R3 and Ripple reach settlement over legal dispute
The war is over! Let love and peace reign in the kingdom of fintech. The blockchain duo of Ripple and R3 have reached a settlement of all outstanding litigation between the parties.
In a statement briefer than a celebrity marriage the astonishingly concise lovebirds say: “The terms of the agreement will remain confidential and both sides look forward to putting these disputes behind them.”
As reported in September 2017, R3 and Ripple were suing each other over an options contract to purchase Ripple’s digital currency XRP.
This followed on from September 2016, when the two companies entered an agreement giving R3 the right to purchase up to five billion XRPs for $0.0085 per unit until September 2019, according to a lawsuit filed by R3 in the Delaware Chancery Court in the US.
In June 2017 Ripple’s chief executive Brad Garlinghouse attempted to terminate the options contract through an email to R3’s chief executive David Rutter, according to the R3 lawsuit.
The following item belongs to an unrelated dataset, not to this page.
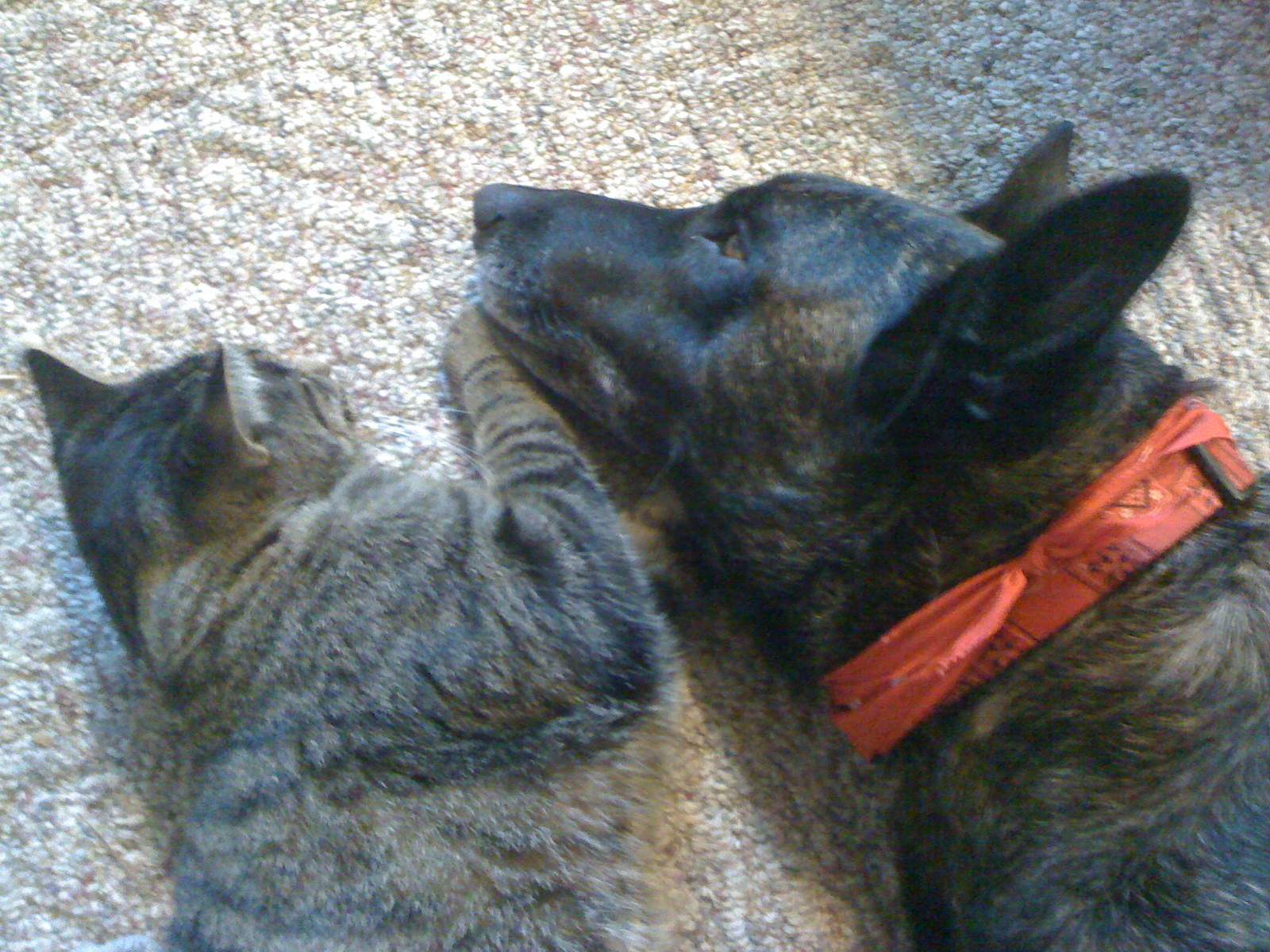 Buttercup the Dutch Shepherd with Tiger, photo by Kyle Rives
R3 alleged that the contract did not give Ripple the right to terminate it unilaterally and was asking the court to declare that it is entitled to all its rights, including purchasing the XRP anytime over the next two years (at that time).
As is common in legal fights, Ripple responded by filing its own lawsuit against R3 in a California state court in San Francisco.
Ripple’s lawsuit alleged that the company terminated its agreement because R3 had failed to deliver on another parallel technology partnership agreement to give Ripple access to its network of banks and help promote its technology. It asked the court to declare that the agreements are invalid and ordered R3 to pay damages in an amount to be determined at trial.
XRP, which is traded against the US dollar on online cryptocurrency exchanges, had increased dramatically in value, and so this would have made the option contract worth more than $1 billion. Today (12 September), this would be worth more than $1.3 billion.
Anyway, all this is history as they have made up.